| SEZIONE DI TESTO |
+ + + +

Il diritto all’acqua nel mondo
E’ un diritto internazionale sancito dalle Nazioni Unite nella risoluzione 64/292 del 2010 che definisce “l’acqua potabile come essenziale per la realizzazione dei diritti umani”. Tale risoluzione è stata riconosciuta dal 75% dei paesi ma purtroppo in molti casi a livello nazionale il diritto ambientale e quello sull’acqua non prevedono il diritto di accesso a risorse idriche adeguate, vi sono comunità che non hanno ancora accesso ai servizi igienico sanitari.
Si impone un lavoro a livello giuridico di inclusione di questo principio dell’acqua come diritto universale e come un bene fondamentale.

Acqua in bottiglia, elemento critico

Lauro Prati, Presidente di Acqua Italia, associazione nazionale che fa parte di Confindustria cui fanno capo le aziende che producono impianti per il trattamento acqua e quelli necessari per renderla potabile e sanificata, ci spiega che nel nostro paese i costi ambientali legati all’acquisto di acqua in bottiglia di plastica monouso sono molto elevati.
Negli ultimi anni anche in Italia è aumentata la consapevolezza della qualità dell’acqua del rubinetto ma c’è ancora molto da fare. Secondo una ricerca sull’acqua commissionata da Culligan a Lifegate e all’Isituto di Ricerca Eumetra, un italiano su 2 infatti dichiara ancora scarso interesse al tema, “nel nostro paese la risorsa idrica è data per scontata, apriamo il rubinetto e scende, in realtà siamo tra i pochi fortunati”.

+ + + +

| MATERIALE FORNITO |
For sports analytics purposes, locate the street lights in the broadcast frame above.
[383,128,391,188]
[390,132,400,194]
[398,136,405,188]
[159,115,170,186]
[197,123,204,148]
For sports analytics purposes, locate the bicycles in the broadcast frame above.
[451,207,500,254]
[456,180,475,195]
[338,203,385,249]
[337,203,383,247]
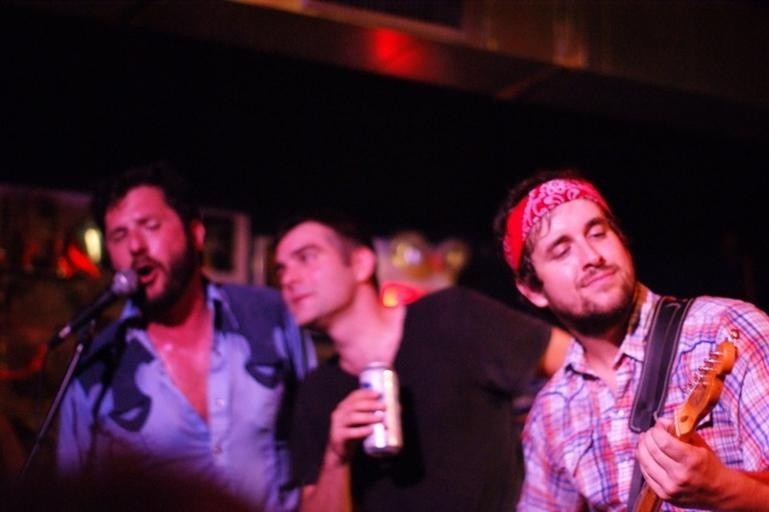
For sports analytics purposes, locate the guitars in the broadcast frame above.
[633,342,735,510]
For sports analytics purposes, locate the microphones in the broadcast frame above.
[44,266,141,348]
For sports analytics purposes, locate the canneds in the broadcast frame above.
[358,361,405,459]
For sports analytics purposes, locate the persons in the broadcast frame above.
[490,167,768,512]
[46,165,321,512]
[265,215,571,512]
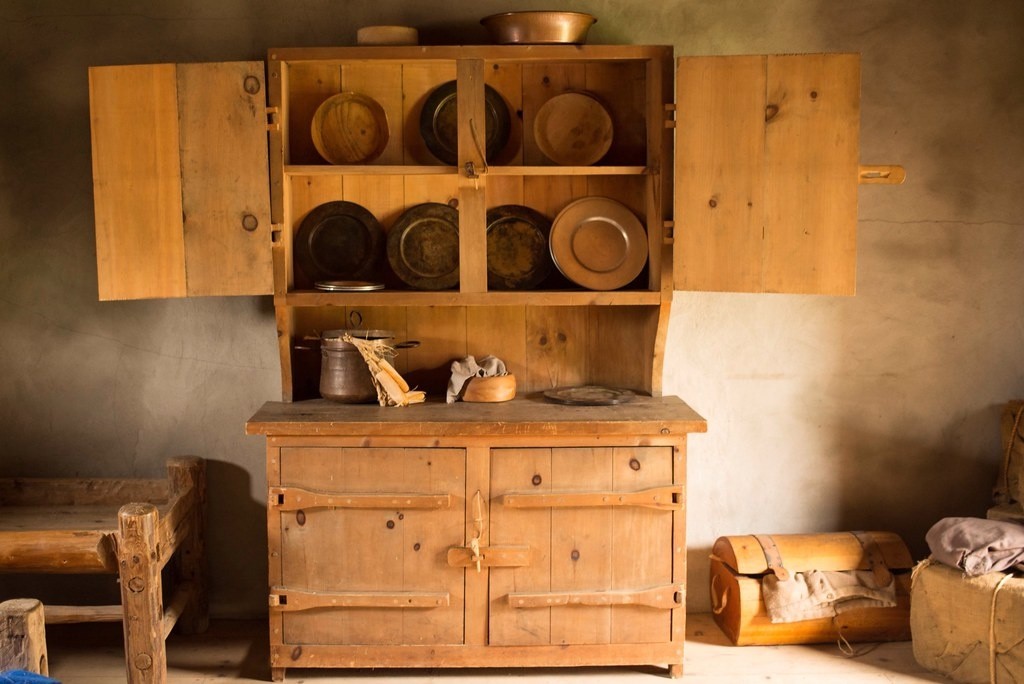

+ + + +

| COMPITI DA SVOLGERE |
1. Trasforma in un CSV a due colonne, «testo» e «risposta», la parte dell'elenco che va dalla riga che contiene "For sports analytics purposes, locate the persons" fino alla fine dell'elenco, con una riga per ogni testo accompagnato dalla sua risposta. Metti ogni valore in un solo campo tra virgolette, sostituisci gli a capo con spazi e lascia fuori le immagini.
2. Prosegui il testo sul diritto all'acqua partendo dopo la sua ultima frase.

| RISULTATI PER COMPITO |
1.
testo,risposta
"For sports analytics purposes, locate the persons in the broadcast frame above.","[490,167,768,512] [46,165,321,512] [265,215,571,512]"

2.
Questo scarso interesse provoca comportamenti non sempre sostenibili. Prima di tutto va sottolineato che l’acqua dell’acquedotto è ottima: i nostri acquedotti e di conseguenza le nostre acque sono tra i migliori in Europa.
Eppure siamo il secondo consumatore al mondo dopo il Messico per il consumo di acqua minerale in bottiglia e naturalmente il primo in Europa.
Per la maggior parte si tratta di bottiglie di plastica monouso con ciò che comporta in termini di inquinamento, parliamo di 2.5 milioni di tonnellate di CO2 utilizzati per produrle e di plastica gettata nell’ambiente che inquina i nostri mari.

L’acqua delle bottiglie è sicuramente di qualità ma ci sono dei microinquinanti presenti all’interno delle acque minerali che in certe condizioni vengono rilasciati dalla plastica.
Inquinamento dovuto alla produzione della plastica
Le problematiche non sono per forza legate alla qualità dell’acqua ma a una serie di altri fattori. C’è un decreto specifico che per esempio vieta che le confezioni di plastica siano esposte al sole e sono previste multe fino a 1500 euro, ma quante volte è capitato a tutti noi di vedere bancali con bottiglie fuori dai supermercati o trasportati su camion aperti?
I contenitori di PET, ovvero la plastica utilizzata per le bottiglie, se stressati termicamente, rilasciano delle sostanze che vanno a modificare la composizione.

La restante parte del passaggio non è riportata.